In questo senso, il viaggio concepito dal regista britannico si porrebbe concettualmente come formula "anti-kubrickiana" tesa a disvelare non un avanzamento verso uno status antropocentrico pienamente progredito e civilizzato, ma una condizione esistenziale fortemente conflittuale tanto nello scontro insanabile tra ragione e istinti primevi quanto nella relazione uomo-donna.

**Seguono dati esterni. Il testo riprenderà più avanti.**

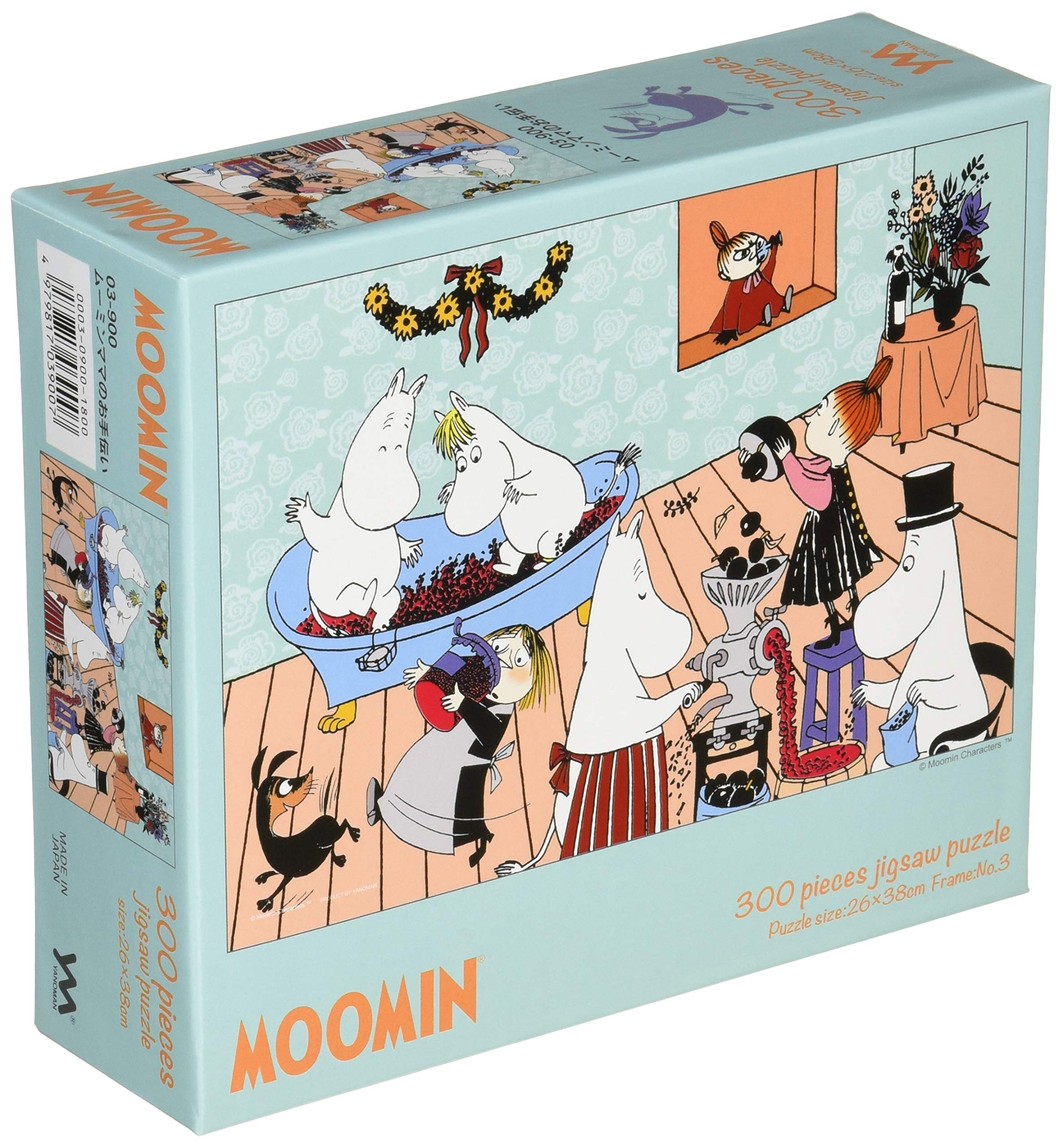 【送料無料】やのまん(Yanoman) ジグソーパズル やのまん ムーミンシリーズ 色：ムーミンママのお手伝い、サイズ：300ピース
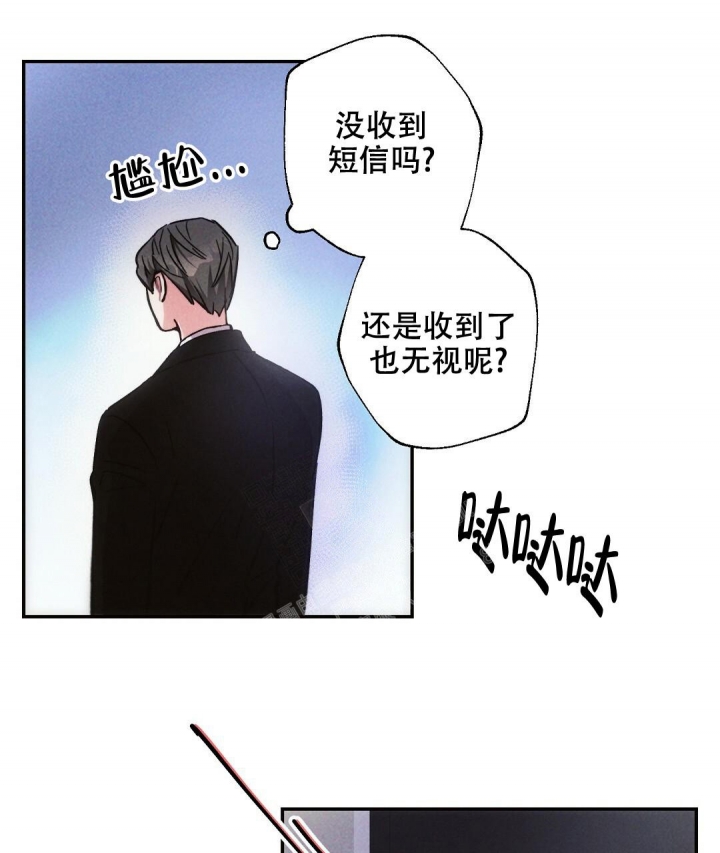 《疾风骤雨(第I II季)》第76话 第42页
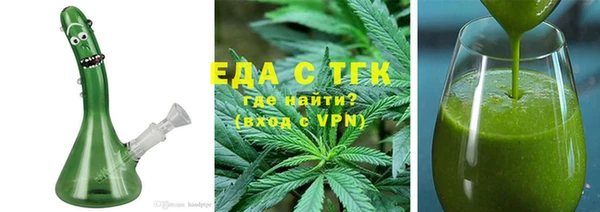 метадон Приозерск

Sotto il profilo formale, la pellicola in questione conserva ancora oggi un fascino visionario notevolissimo. Tutte le sequenze relative alle allucinazioni sono ottimamente congegnate e rendono benissimo l'idea di una progressiva regressione del soggetto dal suo inconscio alle origini che trascendono il sé: dalle angosce per la perdita della fede e dell'armonia coniugale, al travalicamento della soglia della propria contingente vita verso le remote "regioni dell'essere", giungendo così fino all'ultima psichedelica scena: una serie suggestiva di esplosioni che procedono a ritroso per pervenire -nel parallelismo tra il pulsare del battito cardiaco umano e il momento immediatamente precedente il Big bang- alla deflagrazione primordiale: immagine subito seguita da quella delle mani della donna che si protendono verso il protagonista fino a raccoglierne il capo, per sottrarlo al vuoto assoluto che sta prima dell'origine di tutto. A sottolineare, per l'ultima volta, come, nel nulla che ci circonda, l'unica potenziale maniera per non sentirci alla deriva risiede nella condivisione –sia nel bene che nel male- delle proprie esperienze esistenziali.
Peccato però che Russell (così come Kubrick), optando per una riconciliazione di comodo con cui far terminare il suo film, si mostri incapace di deviare dalla prospettiva del solito abusato, estenuato, fallito e marcescente amore d’una qualsiasi coppietta di sposini.